Proses dalam pelaksanaan RSBI meliputi proses belajar mengajar, manajemen, dan kepemimpinan. Proses belajar mengajar di SMP Negeri 2 Pangkalpinang pada fase rintisan ini membagi kelas kedalam dua kategori, yaitu kelas internasional dan kelas regular. Khusus untuk siswa pada kelas yang diselenggarakan kelas bertaraf internasional berjumlah 24 anak. Hasil wawancara dengan informan 1 mengungkapkan, “ di sekolah ini proses pembelajaran pada dasarnya membagi kelas dalam dua kategori, yaitu kelas regular dan kelas internasional ”.[6] Dan hasil observasi tanggal 9 Oktober 2009 menggambarkan adanya pelaksanaan kelas bilingual pada kelas VII. Dalam pelaksanaannya, kedua kelas ini mempunyai karakteristik tersendiri.[7] Pada kelas internasional, proses belajar sudah menerapkan pembelajaran bilingual. Yaitu pembelajaran yang dalam bahasa pengantarnya menggunakan bahasa inggris dan bahasa indonesia khusus pada mata pelajaran hard sience seperti, matematika, ilmu pengetahuan alam, TIK, dan bahasa inggris. Sedangkan pada kelas regular proses belajar masih bersifat biasa, hanya menggunakan bahasa Indonesia. Baik pada mata pelajaran hard sience maupun mata pelajaran non hard sience. Hasil wawancara dengan informan 10 mengungkapkan,” iya, pelaksanaan kelas bilingual sudah dilaksanakan tiga tahun terakhir ”.[8] Pelaksanaan proses pembelajaran dengan membagi kelas dalam dua kategori, yaitu kelas regular dan kelas internasional dan bahasa pengantar dalam proses pengajarannya menggunakan bahasa inggris dan bahasa Indonesia merupakan salah satu karakteristik dari sekolah bertaraf internasional.

Disamping itu juga, karakteristik lain dari sekolah bertaraf internasional adalah penerapan pembelajaran berbasis ICT. Dalam buku panduan pelaksanaan RSBI meyebutkan bahwa, “ pengembangan pembelajaran pada sekolah RSBI diantaranya adalah menerapkan pembelajaran menggunakan fasilitas ICT secara optimal “.[9] Proses pembelajaran di SMP Negeri 2 Pangkalpinang saat ini sudah menggunakan pembelajaran berbasis ICT. Hasil observasi tanggal 3 Oktober 2009 menggambarkan adanya fasilitas pembelajaran berbasis ICT seperti pada kelas internasional berupa, LCD TV, Tape, laptop, komputer, smart board, dan fasilitas internet yang dapat diakses kapan saja oleh seluruh warga sekolah. Pada kelas regular juga menggunakan fasilitas ICT dalam proses pembelajarannya. Hasil wawancara dengan informan 12 mengungkapkan,” iya sudah. Sekolah sudah dilengkapi dengan fasilitas ICT untuk menunjang proses belajar”.[10]

Dalam rangka peningkatan kualitas pembelajaran, SMP Negeri 2 Pangkalpinang sejauh ini telah menerapkan beberapa program yang dapat menumbuhkan kreativitas siswa dan guru. Salah satu bentuk program tersebut adalah English day. Yaitu program peningkatan kompetensi dalam berbahasa inggris dimana setiap hari senin dan kamis seluruh warga sekolah wajib menggunakan bahasa inggris. Sekolah juga sudah menerapkan pendekatan pembelajaran CTL (Contextual Teaching Learning).

Tindakan yang Diperlukan> Berdasarkan kutipan halaman tentang RSBI di SMP Negeri 2 Pangkalpinang, jelaskan mengapa pembelajaran berbasis ICT diterapkan di sekolah RSBI. Jawab dalam satu sampai tiga kalimat.

Data yang Disediakan>
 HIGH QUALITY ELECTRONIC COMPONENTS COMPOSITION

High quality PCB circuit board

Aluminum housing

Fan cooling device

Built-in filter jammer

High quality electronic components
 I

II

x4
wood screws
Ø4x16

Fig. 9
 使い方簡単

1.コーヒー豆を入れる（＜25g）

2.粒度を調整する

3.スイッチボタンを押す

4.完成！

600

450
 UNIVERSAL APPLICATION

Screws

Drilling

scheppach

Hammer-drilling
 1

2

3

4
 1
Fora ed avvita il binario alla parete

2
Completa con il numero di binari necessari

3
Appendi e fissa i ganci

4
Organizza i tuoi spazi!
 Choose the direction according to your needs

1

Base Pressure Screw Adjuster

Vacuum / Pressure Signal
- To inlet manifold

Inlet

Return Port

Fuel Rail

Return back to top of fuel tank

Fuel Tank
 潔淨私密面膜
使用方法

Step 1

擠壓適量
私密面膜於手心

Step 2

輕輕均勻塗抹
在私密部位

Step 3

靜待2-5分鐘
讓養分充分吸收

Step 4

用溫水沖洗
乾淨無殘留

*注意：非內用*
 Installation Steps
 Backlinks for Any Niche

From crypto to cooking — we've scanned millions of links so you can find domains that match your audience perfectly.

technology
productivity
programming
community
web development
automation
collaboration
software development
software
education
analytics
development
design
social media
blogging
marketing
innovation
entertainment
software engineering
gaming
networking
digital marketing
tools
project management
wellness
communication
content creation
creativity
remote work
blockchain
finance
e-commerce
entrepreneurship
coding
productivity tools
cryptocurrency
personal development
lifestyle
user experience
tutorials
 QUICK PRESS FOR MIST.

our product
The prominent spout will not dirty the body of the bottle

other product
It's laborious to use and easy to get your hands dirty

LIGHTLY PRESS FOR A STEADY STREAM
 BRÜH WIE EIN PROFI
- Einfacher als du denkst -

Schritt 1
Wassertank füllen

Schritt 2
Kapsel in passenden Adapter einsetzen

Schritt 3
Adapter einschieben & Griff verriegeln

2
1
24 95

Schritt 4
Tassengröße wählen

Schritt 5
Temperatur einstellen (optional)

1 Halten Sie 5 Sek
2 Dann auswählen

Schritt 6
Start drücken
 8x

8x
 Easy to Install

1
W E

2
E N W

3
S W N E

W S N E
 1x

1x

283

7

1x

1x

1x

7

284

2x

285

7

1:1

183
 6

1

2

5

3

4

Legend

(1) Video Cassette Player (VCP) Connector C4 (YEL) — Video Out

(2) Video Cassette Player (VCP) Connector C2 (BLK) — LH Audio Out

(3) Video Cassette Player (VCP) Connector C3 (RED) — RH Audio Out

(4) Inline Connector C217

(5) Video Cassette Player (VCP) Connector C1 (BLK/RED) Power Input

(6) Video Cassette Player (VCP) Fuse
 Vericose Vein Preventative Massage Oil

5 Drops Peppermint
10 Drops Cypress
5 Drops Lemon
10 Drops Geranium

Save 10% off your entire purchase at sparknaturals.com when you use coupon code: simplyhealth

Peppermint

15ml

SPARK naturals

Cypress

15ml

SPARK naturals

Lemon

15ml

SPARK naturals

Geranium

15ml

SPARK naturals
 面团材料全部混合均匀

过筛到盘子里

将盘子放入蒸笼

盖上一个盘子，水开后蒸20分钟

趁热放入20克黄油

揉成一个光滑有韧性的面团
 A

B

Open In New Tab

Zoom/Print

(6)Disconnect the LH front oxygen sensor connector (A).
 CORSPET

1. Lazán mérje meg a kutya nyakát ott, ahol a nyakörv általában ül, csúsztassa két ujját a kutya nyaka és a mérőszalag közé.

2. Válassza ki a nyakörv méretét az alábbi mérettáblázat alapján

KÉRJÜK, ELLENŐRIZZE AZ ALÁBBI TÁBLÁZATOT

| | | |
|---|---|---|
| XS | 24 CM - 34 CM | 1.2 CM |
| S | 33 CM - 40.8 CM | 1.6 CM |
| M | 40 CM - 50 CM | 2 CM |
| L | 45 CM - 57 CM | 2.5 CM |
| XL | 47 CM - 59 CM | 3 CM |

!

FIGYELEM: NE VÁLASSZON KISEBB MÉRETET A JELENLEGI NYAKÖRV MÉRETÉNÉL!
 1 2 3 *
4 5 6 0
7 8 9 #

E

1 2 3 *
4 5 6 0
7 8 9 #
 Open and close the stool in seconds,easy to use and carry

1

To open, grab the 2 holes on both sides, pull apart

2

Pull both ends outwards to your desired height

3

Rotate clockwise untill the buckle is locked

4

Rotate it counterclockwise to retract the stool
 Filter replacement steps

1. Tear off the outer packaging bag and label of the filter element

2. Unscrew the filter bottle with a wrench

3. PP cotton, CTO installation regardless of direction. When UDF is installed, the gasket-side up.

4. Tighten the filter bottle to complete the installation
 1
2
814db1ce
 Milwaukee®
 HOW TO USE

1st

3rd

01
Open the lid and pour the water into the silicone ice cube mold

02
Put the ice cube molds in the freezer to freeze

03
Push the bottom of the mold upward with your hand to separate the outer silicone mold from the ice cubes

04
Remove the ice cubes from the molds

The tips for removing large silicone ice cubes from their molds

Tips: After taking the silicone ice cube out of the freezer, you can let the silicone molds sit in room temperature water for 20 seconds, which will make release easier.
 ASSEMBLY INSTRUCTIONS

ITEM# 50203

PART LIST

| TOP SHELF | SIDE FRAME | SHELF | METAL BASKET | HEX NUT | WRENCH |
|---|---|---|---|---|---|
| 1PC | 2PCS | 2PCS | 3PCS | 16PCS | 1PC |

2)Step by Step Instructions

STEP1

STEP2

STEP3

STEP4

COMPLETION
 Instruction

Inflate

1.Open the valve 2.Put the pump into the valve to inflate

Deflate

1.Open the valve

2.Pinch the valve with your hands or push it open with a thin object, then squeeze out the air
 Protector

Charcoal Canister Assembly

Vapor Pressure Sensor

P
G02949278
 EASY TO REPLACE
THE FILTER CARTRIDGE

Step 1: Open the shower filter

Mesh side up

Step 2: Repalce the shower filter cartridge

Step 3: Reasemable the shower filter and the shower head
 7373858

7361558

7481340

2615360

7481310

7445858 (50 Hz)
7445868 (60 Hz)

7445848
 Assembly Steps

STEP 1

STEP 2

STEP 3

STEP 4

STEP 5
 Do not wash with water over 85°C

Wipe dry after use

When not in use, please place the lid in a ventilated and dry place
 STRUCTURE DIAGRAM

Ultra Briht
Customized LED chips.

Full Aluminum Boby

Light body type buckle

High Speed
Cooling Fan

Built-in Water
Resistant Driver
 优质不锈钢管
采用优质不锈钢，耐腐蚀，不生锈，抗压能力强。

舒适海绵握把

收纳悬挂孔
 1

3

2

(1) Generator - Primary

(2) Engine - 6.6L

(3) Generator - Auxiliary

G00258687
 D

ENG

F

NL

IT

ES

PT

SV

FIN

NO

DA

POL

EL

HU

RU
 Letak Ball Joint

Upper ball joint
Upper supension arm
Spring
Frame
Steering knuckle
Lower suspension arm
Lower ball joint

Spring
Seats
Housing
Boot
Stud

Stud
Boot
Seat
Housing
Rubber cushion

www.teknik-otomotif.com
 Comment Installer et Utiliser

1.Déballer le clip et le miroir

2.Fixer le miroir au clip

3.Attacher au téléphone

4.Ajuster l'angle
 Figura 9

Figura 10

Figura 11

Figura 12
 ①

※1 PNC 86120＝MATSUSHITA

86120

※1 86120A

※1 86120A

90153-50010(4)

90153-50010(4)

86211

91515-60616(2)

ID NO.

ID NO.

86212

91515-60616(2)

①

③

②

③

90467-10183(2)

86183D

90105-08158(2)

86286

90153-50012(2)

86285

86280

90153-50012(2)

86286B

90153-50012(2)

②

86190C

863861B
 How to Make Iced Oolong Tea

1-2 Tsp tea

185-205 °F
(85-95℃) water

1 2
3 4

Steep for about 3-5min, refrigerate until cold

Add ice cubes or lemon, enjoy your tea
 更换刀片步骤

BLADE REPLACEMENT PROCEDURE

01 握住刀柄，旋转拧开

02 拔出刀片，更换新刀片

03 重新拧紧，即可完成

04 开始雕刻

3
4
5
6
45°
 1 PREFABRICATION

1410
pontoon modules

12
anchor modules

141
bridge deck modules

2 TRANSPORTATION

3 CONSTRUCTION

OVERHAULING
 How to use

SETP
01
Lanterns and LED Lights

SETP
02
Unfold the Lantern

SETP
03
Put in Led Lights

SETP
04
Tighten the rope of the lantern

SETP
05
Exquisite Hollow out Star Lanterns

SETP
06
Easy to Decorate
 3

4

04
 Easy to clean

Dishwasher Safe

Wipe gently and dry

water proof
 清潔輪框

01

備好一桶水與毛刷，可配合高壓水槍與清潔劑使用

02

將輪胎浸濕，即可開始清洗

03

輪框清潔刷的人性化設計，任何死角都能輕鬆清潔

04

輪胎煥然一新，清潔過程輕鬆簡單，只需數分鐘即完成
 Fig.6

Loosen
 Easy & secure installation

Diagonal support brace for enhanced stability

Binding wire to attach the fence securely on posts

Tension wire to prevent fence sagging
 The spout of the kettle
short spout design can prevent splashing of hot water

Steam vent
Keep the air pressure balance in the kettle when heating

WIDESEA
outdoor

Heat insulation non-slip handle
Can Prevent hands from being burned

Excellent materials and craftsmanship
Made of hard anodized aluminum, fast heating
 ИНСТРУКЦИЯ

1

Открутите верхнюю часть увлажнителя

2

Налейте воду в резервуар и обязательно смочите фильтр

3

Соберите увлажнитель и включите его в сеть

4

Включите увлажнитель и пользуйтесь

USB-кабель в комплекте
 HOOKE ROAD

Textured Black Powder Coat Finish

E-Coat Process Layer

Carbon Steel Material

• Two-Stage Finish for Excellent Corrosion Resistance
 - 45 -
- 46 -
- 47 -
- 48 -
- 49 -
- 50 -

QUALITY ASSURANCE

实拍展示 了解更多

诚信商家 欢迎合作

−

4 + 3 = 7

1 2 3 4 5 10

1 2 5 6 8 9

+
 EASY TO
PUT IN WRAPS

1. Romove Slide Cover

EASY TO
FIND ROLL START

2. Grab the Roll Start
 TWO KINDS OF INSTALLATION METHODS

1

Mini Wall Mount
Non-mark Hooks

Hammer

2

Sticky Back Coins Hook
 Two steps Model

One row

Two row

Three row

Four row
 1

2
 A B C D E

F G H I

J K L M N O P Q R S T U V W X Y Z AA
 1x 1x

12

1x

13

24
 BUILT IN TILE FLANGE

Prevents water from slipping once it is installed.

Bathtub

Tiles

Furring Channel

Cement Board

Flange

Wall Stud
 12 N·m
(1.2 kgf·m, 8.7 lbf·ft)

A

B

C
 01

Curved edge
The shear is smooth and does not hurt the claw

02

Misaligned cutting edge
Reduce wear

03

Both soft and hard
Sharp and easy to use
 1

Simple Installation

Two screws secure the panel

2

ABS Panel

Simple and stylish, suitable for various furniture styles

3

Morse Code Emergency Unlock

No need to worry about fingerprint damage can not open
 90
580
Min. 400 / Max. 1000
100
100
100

Hasil Latihan> Pembelajaran berbasis ICT merupakan salah satu karakteristik sekolah bertaraf internasional. Buku panduan pelaksanaan RSBI juga menyebutkan bahwa pengembangan pembelajaran di sekolah RSBI antara lain berupa penerapan pembelajaran dengan fasilitas ICT secara optimal.